*Instruction 1*.
In the VPS hosting thread, how would the stretch from "96 x 3 ratio" through "pre all costs..." read if you rewrote it with "oversell" changed to "overcommit"?
*Instruction 2*.
According to the VPS hosting thread, which CPUs are DotVPS servers using after the upgrade?

To be fair, one wget to cachefly doesn't represent a fraction of the actual network, and the E5 is a significantly newer processor than the X series Xeon that DotVPS has.


----------



## drmike (Mar 4, 2014)

Meh, two more Mc-OpenVZ offers...   With oversell opportunity about to be realized...  Have to maximize profits...

Disk speed looks good on both.  Slews of drives and hardware RAID does that.

I'd like to see some extended use numbers and CPU performance.

I'm not a mathematician, but then again neither are those exploiting OpenVZ    $7 for 4GB of RAM...   Even if oh, a 384GB server = 96 1-1 RAM to sold RAM plans....  

96 x 3 ratio for oversell = 288 

288 x 7 = $2016

Looks like good coin but a 384GB RAM server isn't cheap.   If using less RAM.. well numbers drop to... ahhh

192GB / 4GB = 48 acccounts

48 x 3 ratio for oversell = 144

144 x $7 = $1008....

So....  144 - 288 accounts... $1-2k income pre all costs...   

Guess I could price these servers with 12 drives and come close to figuring out the riddle.

Clearly DotVPS model on the older hardware is superior business wise where able to buy gear and own. 

I remain frightened by the many workloads being packed into either server... With newer gear, encouraging folks to get more wild in loading as notably the CPUs are more capable of abuse.


----------



## Tracid (Mar 5, 2014)

@manacit: both disk & network tests were ran 10 times and I've selected the most average result.


----------



## Tracid (Mar 9, 2014)

*DotVPS update:*

DotVPS have upgraded their servers and are now using Dual E5-2630(v2) CPU's.

They've been experiencing some problems caused by faulty hardware, that's the reason why users were migrated to an older node (like the one I've ran the tests on) to prevent service interruption.

This puts DotVPS on step ahead INIZ.

But, as an extra bonus for being temporarily migrated to an "older" server, users got 1 month of free credit.

A huge +1 for client appreciation!


----------



## Tracid (Mar 17, 2014)

*DotVPS update:*



> We are experiencing DDoS attacks on all of our IP subnets in the UK location. They are all nullrouted by the datacenter for now. There is no ETA to get everything back online for now.


...since over 3 days already. 

I guess it's the datacenter to blame, and not the VPS provider.


----------



## serverian (Mar 17, 2014)

*Supplied information*.

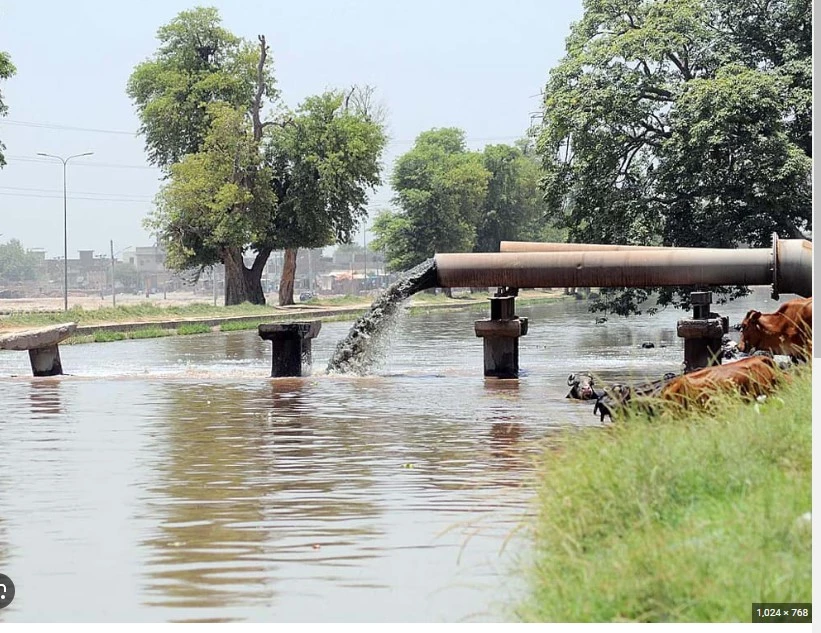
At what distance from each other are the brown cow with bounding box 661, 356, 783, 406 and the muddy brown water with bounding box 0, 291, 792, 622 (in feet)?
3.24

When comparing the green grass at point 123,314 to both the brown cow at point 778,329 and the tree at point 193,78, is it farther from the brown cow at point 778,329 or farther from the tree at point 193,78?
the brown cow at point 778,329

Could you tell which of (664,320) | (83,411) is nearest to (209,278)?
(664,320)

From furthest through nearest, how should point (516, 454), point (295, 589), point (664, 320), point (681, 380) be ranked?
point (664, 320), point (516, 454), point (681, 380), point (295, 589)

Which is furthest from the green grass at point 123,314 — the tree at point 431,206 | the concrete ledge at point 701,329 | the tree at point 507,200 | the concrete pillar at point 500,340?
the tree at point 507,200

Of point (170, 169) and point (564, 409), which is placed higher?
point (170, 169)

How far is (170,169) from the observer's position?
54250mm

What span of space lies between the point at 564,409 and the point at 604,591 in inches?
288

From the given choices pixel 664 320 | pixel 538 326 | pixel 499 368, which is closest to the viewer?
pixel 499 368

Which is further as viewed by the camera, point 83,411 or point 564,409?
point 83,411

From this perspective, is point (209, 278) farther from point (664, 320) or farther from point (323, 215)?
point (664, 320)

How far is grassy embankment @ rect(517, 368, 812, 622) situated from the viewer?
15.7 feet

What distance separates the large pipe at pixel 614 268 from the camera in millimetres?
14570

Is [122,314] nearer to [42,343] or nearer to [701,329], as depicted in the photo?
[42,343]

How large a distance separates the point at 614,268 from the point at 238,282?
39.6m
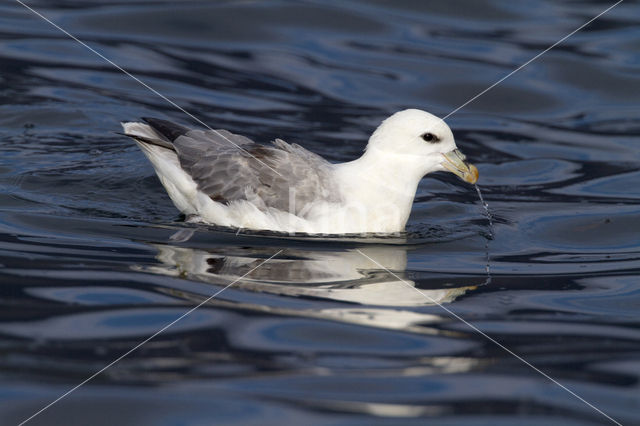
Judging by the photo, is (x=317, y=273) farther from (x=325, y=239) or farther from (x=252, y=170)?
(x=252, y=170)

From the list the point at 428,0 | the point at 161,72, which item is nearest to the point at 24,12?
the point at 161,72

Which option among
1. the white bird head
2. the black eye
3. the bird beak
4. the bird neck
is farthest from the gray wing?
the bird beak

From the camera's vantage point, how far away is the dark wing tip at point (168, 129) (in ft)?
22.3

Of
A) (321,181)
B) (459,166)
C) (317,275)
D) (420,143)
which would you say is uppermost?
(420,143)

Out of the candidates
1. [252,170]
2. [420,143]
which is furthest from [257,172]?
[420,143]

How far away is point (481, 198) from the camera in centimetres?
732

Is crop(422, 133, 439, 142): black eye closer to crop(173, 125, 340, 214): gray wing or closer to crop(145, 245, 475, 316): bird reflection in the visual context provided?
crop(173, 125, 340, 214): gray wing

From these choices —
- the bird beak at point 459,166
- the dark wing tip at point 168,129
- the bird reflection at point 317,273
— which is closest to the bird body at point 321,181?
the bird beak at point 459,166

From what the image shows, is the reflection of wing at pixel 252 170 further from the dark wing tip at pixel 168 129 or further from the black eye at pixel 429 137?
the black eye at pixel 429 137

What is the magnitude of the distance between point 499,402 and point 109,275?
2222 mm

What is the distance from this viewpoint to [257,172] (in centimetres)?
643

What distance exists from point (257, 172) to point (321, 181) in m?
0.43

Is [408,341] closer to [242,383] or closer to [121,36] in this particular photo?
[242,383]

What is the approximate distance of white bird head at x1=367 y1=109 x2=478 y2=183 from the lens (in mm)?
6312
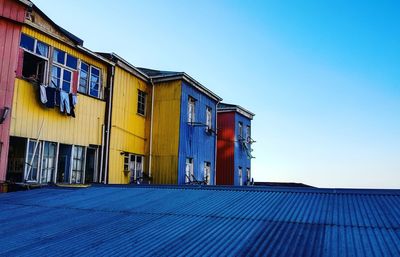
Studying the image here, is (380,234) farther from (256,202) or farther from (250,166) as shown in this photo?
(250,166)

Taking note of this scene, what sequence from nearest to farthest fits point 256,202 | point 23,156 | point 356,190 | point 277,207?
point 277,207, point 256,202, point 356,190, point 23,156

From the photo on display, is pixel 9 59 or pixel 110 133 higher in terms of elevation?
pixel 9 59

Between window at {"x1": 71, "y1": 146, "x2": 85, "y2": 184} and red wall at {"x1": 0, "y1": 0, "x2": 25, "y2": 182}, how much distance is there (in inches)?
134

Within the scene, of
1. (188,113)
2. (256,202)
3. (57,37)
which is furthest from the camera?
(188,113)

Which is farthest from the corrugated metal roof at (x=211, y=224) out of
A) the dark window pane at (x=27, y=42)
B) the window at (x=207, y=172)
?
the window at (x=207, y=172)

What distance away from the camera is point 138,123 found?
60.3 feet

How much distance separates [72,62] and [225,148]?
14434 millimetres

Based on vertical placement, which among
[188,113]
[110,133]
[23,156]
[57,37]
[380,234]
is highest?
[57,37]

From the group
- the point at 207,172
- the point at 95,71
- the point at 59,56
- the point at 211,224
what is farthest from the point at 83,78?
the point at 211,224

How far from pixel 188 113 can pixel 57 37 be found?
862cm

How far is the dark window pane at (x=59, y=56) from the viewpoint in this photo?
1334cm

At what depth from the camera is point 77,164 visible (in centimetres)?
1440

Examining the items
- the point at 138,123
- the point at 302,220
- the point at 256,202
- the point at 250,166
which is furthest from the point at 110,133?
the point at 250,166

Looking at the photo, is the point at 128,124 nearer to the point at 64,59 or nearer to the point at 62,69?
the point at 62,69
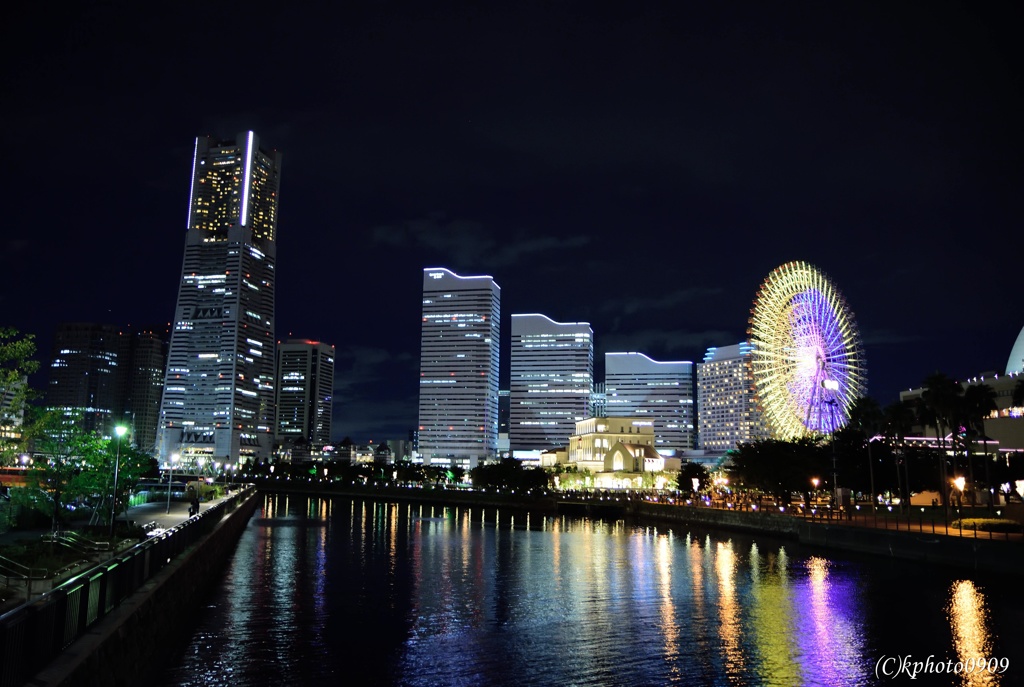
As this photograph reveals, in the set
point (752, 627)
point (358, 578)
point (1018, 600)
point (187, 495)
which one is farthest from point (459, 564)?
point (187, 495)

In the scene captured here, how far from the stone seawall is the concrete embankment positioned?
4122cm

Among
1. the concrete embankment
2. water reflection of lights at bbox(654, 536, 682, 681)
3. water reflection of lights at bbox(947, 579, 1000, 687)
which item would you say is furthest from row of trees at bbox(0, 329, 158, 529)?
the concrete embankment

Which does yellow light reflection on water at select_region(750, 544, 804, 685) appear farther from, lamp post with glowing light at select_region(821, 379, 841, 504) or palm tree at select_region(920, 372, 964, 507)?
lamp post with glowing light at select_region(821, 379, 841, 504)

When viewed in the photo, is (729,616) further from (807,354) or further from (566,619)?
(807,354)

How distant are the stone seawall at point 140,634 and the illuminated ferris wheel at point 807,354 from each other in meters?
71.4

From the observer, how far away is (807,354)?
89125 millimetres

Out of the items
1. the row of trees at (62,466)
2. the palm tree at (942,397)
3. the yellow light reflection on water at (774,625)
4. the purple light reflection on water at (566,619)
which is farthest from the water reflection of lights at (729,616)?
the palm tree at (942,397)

*Task response 1*.
96 x 3 ratio for overcommit = 288 

288 x 7 = $2016

Looks like good coin but a 384GB RAM server isn't cheap.   If using less RAM.. well numbers drop to... ahhh

192GB / 4GB = 48 acccounts

48 x 3 ratio for overcommit = 144

144 x $7 = $1008....

So....  144 - 288 accounts... $1-2k income pre all costs...

*Task response 2*.
Dual E5-2630 (v2) CPUs.